┌──

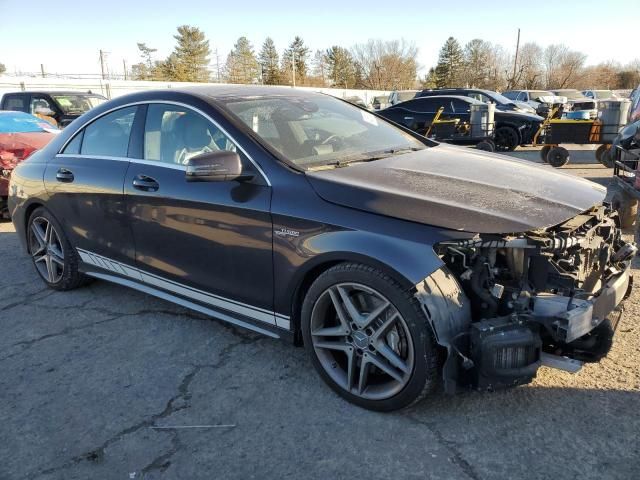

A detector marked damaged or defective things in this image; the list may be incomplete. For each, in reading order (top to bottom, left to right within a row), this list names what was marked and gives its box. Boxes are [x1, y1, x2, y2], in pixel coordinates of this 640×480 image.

wrecked vehicle [8, 85, 636, 408]
damaged mercedes-benz cla [8, 85, 636, 408]
cracked hood [304, 144, 604, 234]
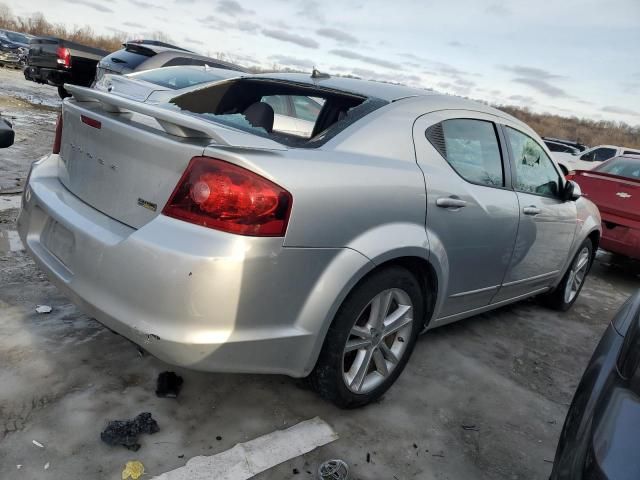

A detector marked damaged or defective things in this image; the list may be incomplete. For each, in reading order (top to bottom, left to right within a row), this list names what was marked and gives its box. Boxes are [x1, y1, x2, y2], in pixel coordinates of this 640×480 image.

shattered rear window [168, 78, 384, 148]
damaged bumper [17, 154, 368, 376]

└──

* THE PROBLEM
Rewrite everything from the start of the records down to the line containing "cracked hood [304, 144, 604, 234]", swapping "detector" for "scanner" and changing nothing else. Omit the pictures.

* EXPECTED ANSWER
A scanner marked damaged or defective things in this image; the list may be incomplete. For each, in reading order (top to bottom, left to right within a row), this list names what was marked and gives its box. Boxes are [x1, y1, x2, y2], in pixel coordinates of this 640×480 image.

wrecked vehicle [8, 85, 636, 408]
damaged mercedes-benz cla [8, 85, 636, 408]
cracked hood [304, 144, 604, 234]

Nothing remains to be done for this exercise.